Hello everyone, I thought I'd write something a bit different, I get bored easily unfortunately. This story revolves around a series of diary entries from both Naomi and Emily's POV. Drop me a review and tell me what you think!
Emily
Dear diary,
I thought I'd outgrown this over a year ago. Shows how much I know. But how was I supposed to know a whirlwind of a life changing event was to just waltz into my life and change the very fabric of what I had established to be normality? I felt…I still feel…if I don't siphon of some of these thoughts….I'm going to burst.
So here goes nothing.
As always I sat next to Katie during English, whilst Ms Jacobs droned on about the apparent 'sexual connotations' that the poem she was reading possessed. Katie sat giggling to the girl next to her, Kim or something, and I found it bloody hard to concentrate., I mean honestly, how immature can you get? We used to giggle about sex in year 5 for fucks sake.
Anyway, I was copying notes from what Jacobs was saying, and that Katie would end up stealing come exam revision time, when there was a knock on the door. I thought it would be yet another lost student, I think they must all be seriously lacking common sense in that generation because none of them seem to read the signs that are ALL over the college campus. Bit dim you know?

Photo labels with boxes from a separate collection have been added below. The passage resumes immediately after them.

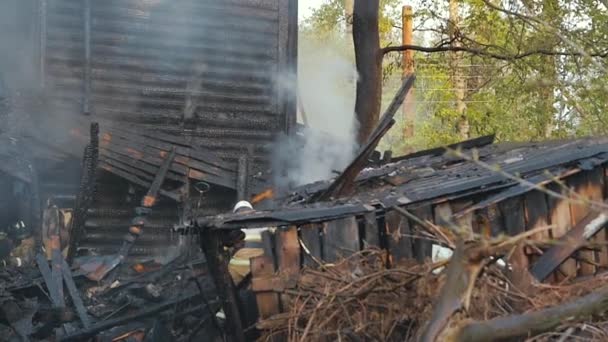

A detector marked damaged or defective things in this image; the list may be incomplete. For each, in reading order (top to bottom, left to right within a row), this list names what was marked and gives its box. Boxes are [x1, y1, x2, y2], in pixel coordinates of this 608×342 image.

burned plank [312, 75, 416, 202]
burned plank [300, 223, 324, 266]
burned plank [324, 216, 360, 262]
burned plank [384, 208, 414, 262]
burned plank [528, 208, 608, 284]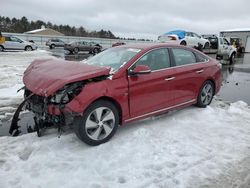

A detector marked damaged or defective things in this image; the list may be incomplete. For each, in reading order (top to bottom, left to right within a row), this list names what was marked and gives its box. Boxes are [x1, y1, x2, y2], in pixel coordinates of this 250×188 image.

front-end damage [9, 76, 107, 137]
broken headlight [48, 81, 84, 104]
crumpled hood [23, 58, 110, 96]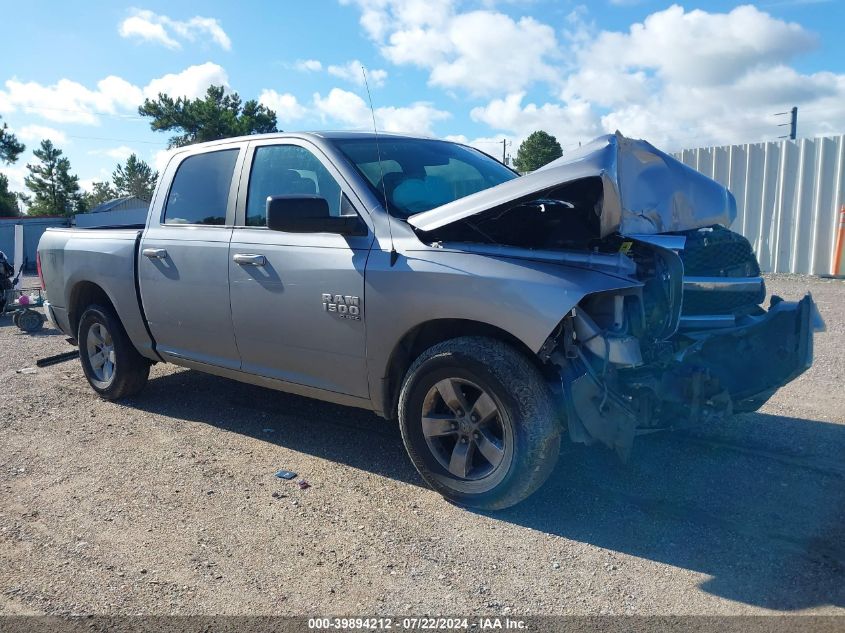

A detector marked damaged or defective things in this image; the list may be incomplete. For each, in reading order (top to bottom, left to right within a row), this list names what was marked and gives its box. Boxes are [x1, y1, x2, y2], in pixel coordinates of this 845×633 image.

crumpled hood [406, 131, 736, 237]
damaged front end [540, 237, 824, 460]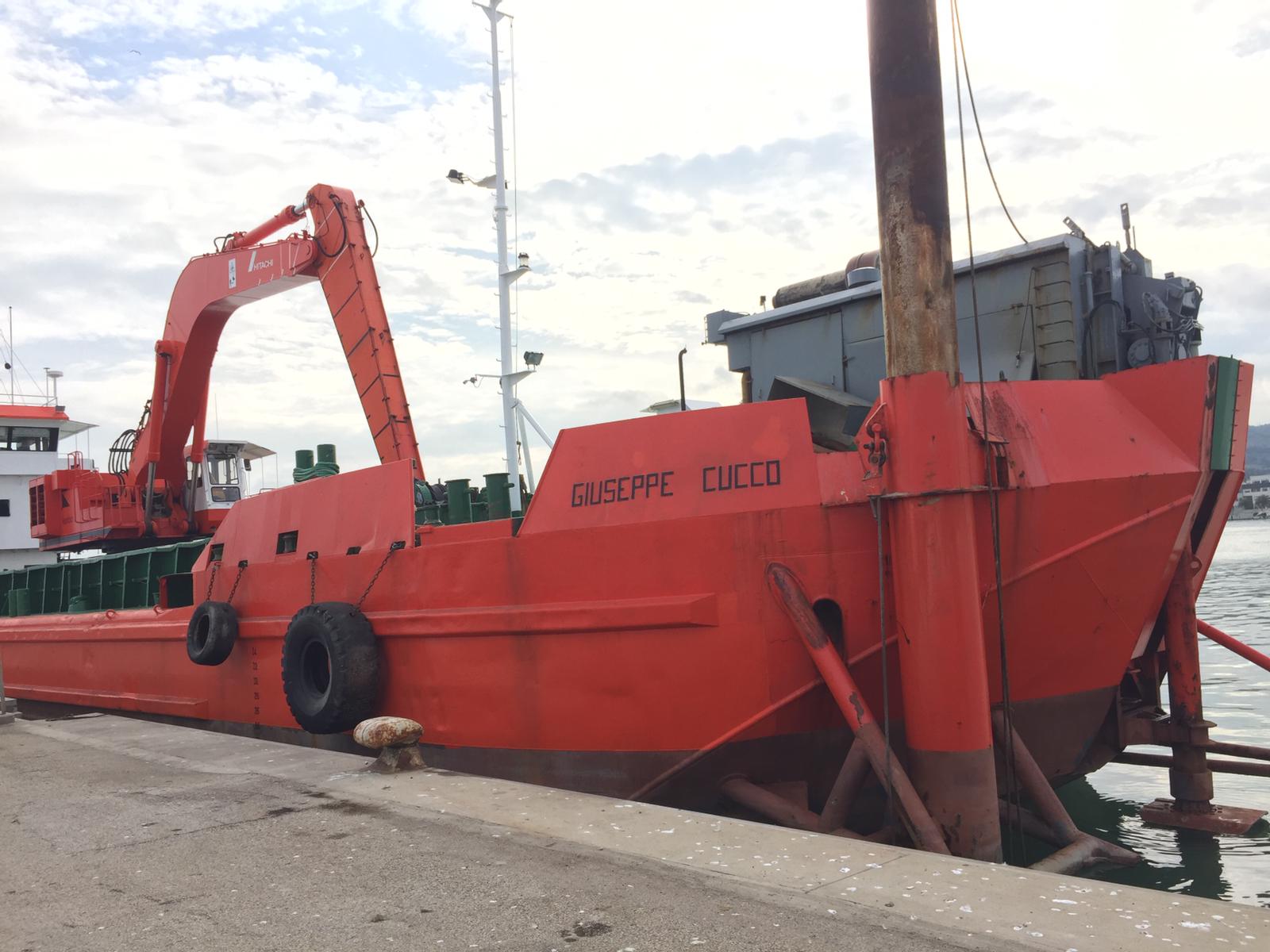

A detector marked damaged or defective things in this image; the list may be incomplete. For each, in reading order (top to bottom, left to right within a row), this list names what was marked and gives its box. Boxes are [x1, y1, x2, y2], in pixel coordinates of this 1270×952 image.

rusty spud pole [864, 0, 1003, 863]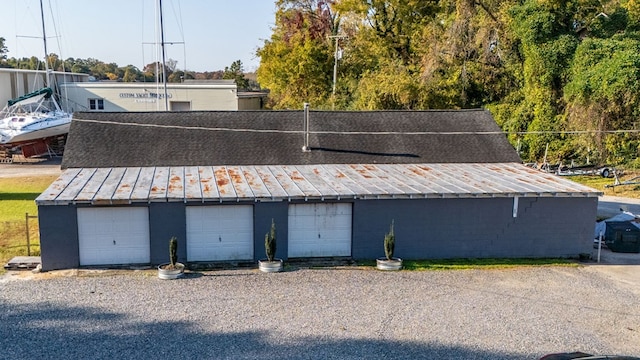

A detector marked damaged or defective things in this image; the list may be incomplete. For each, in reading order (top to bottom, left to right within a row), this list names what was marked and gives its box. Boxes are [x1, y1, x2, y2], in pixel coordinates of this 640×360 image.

rusty metal roof [35, 163, 604, 205]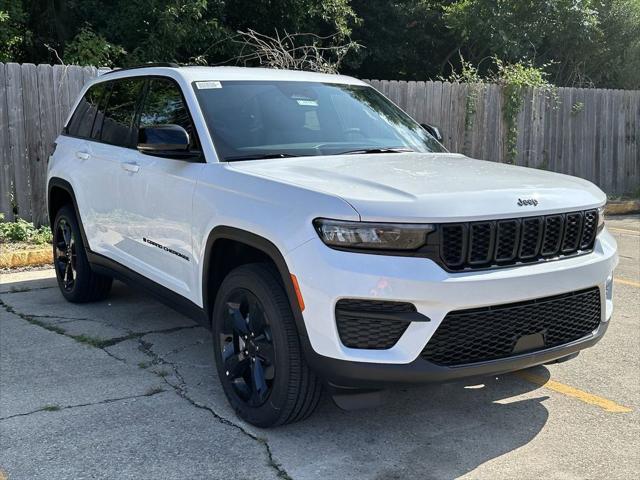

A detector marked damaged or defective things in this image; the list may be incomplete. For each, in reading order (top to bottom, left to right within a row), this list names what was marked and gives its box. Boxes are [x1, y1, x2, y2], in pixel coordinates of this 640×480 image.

cracked pavement [0, 218, 636, 480]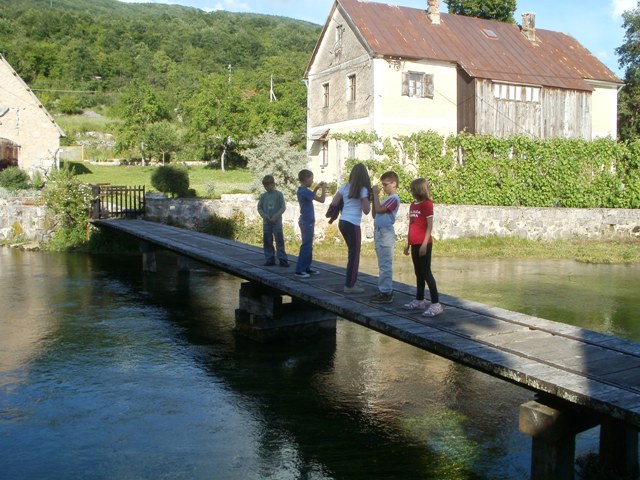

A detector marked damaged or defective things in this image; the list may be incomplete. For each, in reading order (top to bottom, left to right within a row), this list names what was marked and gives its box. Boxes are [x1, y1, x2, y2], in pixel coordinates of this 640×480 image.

rusty metal roof [332, 0, 624, 90]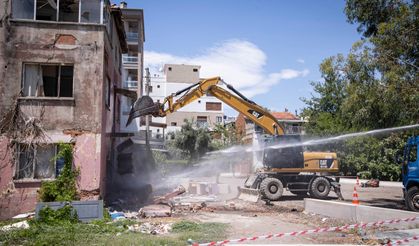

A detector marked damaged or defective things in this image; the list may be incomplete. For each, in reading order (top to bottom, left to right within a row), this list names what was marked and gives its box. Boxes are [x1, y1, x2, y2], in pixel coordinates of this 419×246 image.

torn window frame [21, 63, 74, 98]
torn window frame [14, 144, 65, 181]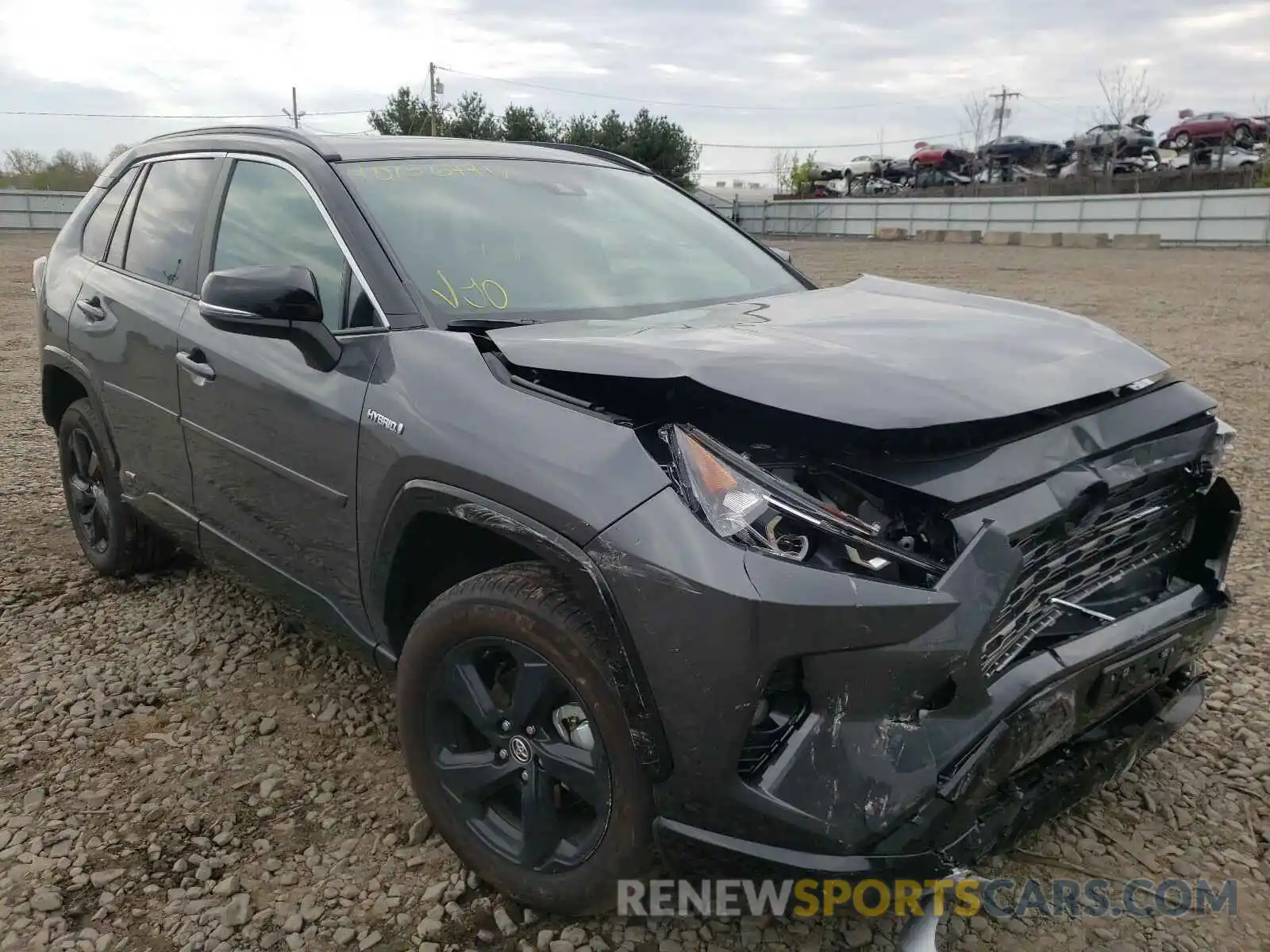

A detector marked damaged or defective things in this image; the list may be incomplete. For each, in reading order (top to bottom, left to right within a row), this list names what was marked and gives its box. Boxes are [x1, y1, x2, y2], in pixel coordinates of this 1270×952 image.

So, Ms Jacobs tells the person to come in, and I don't bother checking to see who it was, thinking the person will get dismissed and scurry off. It's only when there is a pause that I look up.
Maybe that was my down fall.
I should never have looked up.
The most beautiful girl I've seen in my entire life walked through the door, clutching a school map with the most adorable frown lines creasing her forehead. Her eyes were the first thing I noticed, they were just…so blue, I couldn't get enough of them. I felt like I could swim in them, drown in them, get lost in them forever, and I had only just seen her for the first time in my life. And do you know what? It turned out she was in my class. Her name is Naomi. I love it- it's a perfect name for her. She's just started roundview after transferring or something.
She sat at the empty desk right next to mine.
I think I died then, I must have, I don't remember anything that happened for the next 10 minutes except…well her. I do remember Katie punching me and telling me to stop being so 'fucking faraway' all the time.
That's when I had my first interaction with Naomi. I was watching the way her shoulder length peroxide blonde hair fell across her face as she hurriedly wrote the date and title of the talk, when she paused and slowly turned around her head to meet my gaze. I thought I was done for, I thought she'd be pissed off, or at least freaked out a bit that someone she had never met before was staring so deeply at her. But she didn't.
She just stared, holding my gaze for what seemed like endless moments. Then she smirked. She smirked at me!
I couldn't help it, I grinned back, but then she turned back to her books almost instantly and I wasn't smiling anymore.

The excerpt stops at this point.